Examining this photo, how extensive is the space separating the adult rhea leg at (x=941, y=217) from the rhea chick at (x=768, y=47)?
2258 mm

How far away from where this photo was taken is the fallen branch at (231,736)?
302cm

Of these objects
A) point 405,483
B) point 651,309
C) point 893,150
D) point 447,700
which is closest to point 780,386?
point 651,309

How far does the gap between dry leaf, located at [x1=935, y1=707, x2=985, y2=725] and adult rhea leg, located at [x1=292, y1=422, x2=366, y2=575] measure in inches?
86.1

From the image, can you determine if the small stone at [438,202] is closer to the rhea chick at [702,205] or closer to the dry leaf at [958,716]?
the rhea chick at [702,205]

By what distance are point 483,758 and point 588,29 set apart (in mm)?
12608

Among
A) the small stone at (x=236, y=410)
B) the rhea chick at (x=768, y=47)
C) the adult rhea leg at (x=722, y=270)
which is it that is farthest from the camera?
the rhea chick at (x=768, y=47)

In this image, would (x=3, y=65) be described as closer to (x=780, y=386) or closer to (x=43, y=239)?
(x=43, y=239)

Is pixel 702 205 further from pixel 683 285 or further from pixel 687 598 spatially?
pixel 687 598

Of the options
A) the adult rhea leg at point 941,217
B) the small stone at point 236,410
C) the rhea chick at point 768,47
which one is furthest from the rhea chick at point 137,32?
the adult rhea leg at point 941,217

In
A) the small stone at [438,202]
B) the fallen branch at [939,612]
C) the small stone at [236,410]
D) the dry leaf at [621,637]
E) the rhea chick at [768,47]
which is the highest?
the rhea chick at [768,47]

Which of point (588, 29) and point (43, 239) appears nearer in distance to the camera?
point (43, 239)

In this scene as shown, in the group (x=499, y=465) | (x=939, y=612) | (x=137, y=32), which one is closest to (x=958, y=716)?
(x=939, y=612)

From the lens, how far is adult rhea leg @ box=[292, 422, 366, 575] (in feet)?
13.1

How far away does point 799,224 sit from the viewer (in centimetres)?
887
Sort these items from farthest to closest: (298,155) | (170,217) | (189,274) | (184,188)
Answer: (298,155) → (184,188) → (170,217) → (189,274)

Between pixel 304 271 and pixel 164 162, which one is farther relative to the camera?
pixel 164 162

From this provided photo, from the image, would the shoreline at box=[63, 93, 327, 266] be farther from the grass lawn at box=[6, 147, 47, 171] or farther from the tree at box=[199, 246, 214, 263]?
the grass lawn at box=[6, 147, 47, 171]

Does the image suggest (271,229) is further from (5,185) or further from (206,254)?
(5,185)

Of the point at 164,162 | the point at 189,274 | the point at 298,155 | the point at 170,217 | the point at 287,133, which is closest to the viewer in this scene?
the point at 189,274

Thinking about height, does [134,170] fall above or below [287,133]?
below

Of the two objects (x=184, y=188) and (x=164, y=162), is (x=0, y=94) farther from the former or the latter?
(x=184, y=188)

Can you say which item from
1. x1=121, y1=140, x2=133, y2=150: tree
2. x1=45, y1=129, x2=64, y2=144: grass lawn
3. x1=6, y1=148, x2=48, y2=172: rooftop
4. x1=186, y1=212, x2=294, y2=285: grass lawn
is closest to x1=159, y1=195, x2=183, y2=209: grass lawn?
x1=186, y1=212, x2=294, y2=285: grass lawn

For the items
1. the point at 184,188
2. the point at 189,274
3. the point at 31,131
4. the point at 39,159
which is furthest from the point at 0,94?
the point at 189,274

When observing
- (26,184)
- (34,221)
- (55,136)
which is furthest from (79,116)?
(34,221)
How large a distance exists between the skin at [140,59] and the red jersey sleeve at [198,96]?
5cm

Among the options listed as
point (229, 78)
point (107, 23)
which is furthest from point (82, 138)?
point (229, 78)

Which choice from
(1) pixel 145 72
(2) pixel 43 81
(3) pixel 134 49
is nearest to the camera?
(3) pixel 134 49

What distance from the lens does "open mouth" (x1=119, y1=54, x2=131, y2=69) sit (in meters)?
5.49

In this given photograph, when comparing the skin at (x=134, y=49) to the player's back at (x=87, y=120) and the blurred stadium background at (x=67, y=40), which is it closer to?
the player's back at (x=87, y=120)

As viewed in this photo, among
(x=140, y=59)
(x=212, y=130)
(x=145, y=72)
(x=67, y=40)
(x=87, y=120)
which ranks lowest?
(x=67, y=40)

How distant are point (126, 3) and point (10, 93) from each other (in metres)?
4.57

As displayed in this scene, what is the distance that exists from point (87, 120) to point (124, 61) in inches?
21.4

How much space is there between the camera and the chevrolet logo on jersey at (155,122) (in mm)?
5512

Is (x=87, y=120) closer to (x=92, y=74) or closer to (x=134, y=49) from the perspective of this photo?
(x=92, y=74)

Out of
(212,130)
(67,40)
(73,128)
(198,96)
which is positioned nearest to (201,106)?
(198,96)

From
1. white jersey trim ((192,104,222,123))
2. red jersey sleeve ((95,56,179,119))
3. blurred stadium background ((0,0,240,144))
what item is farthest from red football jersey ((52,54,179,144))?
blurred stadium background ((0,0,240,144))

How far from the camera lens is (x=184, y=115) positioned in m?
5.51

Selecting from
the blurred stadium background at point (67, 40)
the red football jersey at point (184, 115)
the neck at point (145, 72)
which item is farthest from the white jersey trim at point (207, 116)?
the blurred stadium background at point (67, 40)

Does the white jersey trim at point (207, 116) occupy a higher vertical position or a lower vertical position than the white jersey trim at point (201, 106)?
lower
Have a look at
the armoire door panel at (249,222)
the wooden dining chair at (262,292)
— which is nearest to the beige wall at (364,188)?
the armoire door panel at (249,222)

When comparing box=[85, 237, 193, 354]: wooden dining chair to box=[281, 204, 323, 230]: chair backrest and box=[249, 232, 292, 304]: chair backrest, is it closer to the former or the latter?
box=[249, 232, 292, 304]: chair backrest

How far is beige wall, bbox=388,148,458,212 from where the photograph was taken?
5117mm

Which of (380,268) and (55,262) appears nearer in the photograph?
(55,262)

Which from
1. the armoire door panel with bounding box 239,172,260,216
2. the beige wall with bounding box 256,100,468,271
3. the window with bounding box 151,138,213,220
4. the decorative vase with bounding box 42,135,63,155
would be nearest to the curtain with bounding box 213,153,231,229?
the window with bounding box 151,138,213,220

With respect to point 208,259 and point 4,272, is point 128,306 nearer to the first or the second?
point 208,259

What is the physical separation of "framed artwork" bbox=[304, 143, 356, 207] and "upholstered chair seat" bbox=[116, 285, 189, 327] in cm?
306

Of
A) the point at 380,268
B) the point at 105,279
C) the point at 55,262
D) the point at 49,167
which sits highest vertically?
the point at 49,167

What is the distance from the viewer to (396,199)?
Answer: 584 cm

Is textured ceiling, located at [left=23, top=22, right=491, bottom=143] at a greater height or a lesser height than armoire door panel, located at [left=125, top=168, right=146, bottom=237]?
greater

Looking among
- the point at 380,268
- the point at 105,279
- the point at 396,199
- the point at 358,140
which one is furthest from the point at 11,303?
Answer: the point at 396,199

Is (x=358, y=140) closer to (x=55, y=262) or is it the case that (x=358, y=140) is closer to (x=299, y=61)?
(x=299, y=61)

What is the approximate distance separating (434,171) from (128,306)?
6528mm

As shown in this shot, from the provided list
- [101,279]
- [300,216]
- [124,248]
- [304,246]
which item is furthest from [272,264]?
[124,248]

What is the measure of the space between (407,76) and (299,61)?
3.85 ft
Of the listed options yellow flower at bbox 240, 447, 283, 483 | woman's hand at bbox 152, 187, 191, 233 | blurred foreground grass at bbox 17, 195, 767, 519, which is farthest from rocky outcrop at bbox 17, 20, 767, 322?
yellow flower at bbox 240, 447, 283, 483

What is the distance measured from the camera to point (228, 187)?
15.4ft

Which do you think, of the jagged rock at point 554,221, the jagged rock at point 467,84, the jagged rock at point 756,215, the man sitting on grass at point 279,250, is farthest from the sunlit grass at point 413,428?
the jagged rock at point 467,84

========================================

Begin with the line containing "What is the measure" and repeat each line exactly until the records above end.

--- EXERCISE RESPONSE ---
What is the measure of the space between (407,76) and (299,61)?
3.85 ft
Of the listed options yellow flower at bbox 240, 447, 283, 483 | woman's hand at bbox 152, 187, 191, 233 | blurred foreground grass at bbox 17, 195, 767, 519, which is farthest from rocky outcrop at bbox 17, 20, 767, 322?
yellow flower at bbox 240, 447, 283, 483

What is the distance measured from the camera to point (228, 187)?
15.4ft

Which do you think, of the jagged rock at point 554,221, the jagged rock at point 467,84, the jagged rock at point 756,215, the man sitting on grass at point 279,250, is farthest from the sunlit grass at point 413,428?
the jagged rock at point 467,84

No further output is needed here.